(Stored items)
------------------------------
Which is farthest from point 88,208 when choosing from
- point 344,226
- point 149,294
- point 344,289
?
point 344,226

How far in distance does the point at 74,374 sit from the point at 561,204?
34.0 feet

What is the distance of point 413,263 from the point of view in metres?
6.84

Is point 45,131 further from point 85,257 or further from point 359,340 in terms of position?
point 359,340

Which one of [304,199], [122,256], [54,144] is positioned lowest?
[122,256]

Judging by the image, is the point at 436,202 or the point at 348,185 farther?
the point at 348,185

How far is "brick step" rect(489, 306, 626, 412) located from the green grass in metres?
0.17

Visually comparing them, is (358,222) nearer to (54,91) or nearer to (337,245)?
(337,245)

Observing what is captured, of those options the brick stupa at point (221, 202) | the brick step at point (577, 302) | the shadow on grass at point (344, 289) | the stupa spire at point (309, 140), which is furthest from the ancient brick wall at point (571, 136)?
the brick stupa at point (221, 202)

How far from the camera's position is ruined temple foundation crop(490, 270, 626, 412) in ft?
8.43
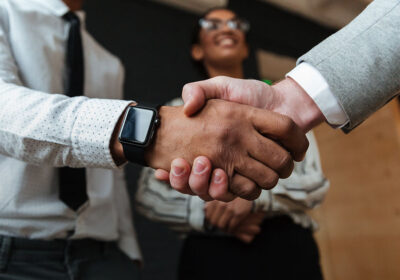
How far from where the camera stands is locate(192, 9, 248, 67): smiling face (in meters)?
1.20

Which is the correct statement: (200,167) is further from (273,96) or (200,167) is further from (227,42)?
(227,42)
------------------------------
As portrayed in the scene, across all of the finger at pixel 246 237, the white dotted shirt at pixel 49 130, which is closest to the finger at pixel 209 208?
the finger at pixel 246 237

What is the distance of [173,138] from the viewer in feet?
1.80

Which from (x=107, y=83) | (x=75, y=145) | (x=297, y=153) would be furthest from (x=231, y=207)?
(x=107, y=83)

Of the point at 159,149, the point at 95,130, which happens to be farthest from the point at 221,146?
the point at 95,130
------------------------------
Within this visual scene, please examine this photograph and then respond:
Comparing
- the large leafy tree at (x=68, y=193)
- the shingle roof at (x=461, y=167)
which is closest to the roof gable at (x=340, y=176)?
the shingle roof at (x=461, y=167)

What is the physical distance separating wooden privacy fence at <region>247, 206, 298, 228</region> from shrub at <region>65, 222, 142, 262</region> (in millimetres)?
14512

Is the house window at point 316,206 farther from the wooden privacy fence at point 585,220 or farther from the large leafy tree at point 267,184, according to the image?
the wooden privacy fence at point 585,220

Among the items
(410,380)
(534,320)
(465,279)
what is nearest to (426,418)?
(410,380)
------------------------------
> **Task description**: From the entries above, extract every line that contains the word "distance". Copy each of those lines in full.

> **Complete output**:
How far in distance does the point at 74,374 sit from the point at 561,204?
What is the distance of point 413,263 from the point of view in metres?
What is the distance of [173,138] from the viewer in feet?
What is the physical distance separating wooden privacy fence at <region>247, 206, 298, 228</region> from shrub at <region>65, 222, 142, 262</region> (in millimetres)?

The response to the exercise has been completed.